If a provider disables or changes their caching behavior, your system continues to function identically — you simply pay full input token rates on misses.

Maximizing Provider Cache Hits

To get the best provider-side cache rates:

  1. Keep system prompts stable — Avoid per-request randomization in system instructions
  2. Use consistent context ordering — The Codebase Context Fabric handles this automatically
  3. Minimize context churn — Rapid file changes reduce prefix overlap between requests
  4. Batch similar work — Engineers working on the same area produce similar prefixes

Estimating Provider Cache Savings

For a team of 100 engineers with 80% org-shared cache hit rate:

  • 20% of requests go upstream (cache misses)
  • Of those, ~70-85% of input tokens typically hit provider prefix cache
  • Effective input cost reduction on misses: ~35-42%

Combined with org-shared cache:

ScenarioCost vs Baseline
No caching100%
Provider prefix cache only~80%
Org-shared cache only (80% hit)~20%
Both layers combined~13-16%

The org-shared cache delivers the dominant savings. Provider prefix caching provides incremental benefit on the remaining misses.

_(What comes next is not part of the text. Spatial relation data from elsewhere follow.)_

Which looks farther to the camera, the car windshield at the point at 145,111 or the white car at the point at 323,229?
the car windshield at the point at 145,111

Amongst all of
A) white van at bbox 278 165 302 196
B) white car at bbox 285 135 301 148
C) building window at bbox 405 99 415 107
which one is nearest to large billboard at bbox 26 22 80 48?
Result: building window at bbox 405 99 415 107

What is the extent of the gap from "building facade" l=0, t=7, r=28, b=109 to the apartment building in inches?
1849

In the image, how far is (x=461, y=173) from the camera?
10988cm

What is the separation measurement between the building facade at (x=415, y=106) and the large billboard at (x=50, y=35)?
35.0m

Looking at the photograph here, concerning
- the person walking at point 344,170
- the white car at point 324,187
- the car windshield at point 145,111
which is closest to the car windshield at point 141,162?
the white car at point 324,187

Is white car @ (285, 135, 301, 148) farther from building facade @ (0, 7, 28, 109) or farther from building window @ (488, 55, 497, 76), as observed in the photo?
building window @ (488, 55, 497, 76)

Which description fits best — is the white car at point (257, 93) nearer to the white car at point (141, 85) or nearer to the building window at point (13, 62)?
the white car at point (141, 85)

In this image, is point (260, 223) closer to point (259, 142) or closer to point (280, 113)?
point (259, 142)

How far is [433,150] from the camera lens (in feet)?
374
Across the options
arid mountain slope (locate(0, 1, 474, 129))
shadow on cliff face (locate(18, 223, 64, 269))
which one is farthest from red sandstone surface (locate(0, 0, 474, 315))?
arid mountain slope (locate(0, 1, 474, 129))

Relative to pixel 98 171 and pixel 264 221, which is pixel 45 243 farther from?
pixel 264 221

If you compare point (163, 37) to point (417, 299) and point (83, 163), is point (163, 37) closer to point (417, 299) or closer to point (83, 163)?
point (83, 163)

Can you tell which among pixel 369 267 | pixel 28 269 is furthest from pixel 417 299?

Provider-Specific Behavior

OpenAI

Reports cached_tokens in the usage.prompt_tokens_details object. Cached tokens are billed at 50% of the standard input rate. Caching is automatic — no explicit opt-in required.

Anthropic

Supports explicit cache_control breakpoints. Reports cache_read_input_tokens in usage. Cached tokens billed at approximately 10% of standard input rate. Keeptrusts inserts cache breakpoints at optimal boundaries automatically.

Google (Gemini)

Offers explicit context caching with configurable TTLs. Cached tokens billed at 75% discount. Requires explicit cache creation — Keeptrusts manages cache lifecycle per gateway configuration.

Monitoring in the Console

The Cost Center → Provider Efficiency view shows:

  • Provider cache hit rate over time
  • Average cached prefix length per model
  • Savings from provider caching (separate from org-shared cache savings)
  • Trend line showing prefix cache effectiveness as codebase context stabilizes

Next steps

For AI systems

  • Canonical terms: Keeptrusts, provider prefix caching, KV cache, cached_input_tokens, stable context ordering, prompt prefix, OpenAI cached tokens, Anthropic prompt caching.
  • Config keys: cache.provider_prefix_optimization: true, cache.context_ordering: stable.
  • Metrics: cached_input_tokens, provider cache hit rate, cached prefix length, per-model caching behavior.
  • Best next pages: Provider Prefix Tuning, Direct API Cost vs Cached Cost.

For engineers

  • Enable with cache.provider_prefix_optimization: true — Keeptrusts reorders system prompt, fabric context, and user content into a deterministic prefix.
  • OpenAI: Automatic for prompts > 1024 tokens. 50% discount on cached tokens. TTL: 5–10 minutes of inactivity.
  • Anthropic: Explicit cache-control breakpoints. 90% discount on cached tokens. TTL: 5 minutes.
  • DeepSeek: 90%+ discount on cached tokens (DeepSeek R1, V3). Automatic, no config needed.
  • Monitor via cached_input_tokens in usage responses. Console shows provider cache rate under Cost Center → Provider Efficiency.
  • Works in parallel with org-shared cache: prefix caching saves tokens on misses, org-shared cache eliminates calls entirely on hits.

For leaders

  • Provider prefix caching delivers 30–50% token cost reduction on cache misses — cost savings without any behavior change.
  • Combined with org-shared cache (80% hit rate), effective cost reduction approaches 90%+ of baseline.
  • No additional spend to enable — just configuration. Savings appear immediately in provider billing.
  • The savings compound as team size grows: more engineers = more stable prefix patterns = higher prefix cache hit rates.
  • Monitor in the console: Cost Center → Provider Efficiency shows prefix savings separately from org-shared savings.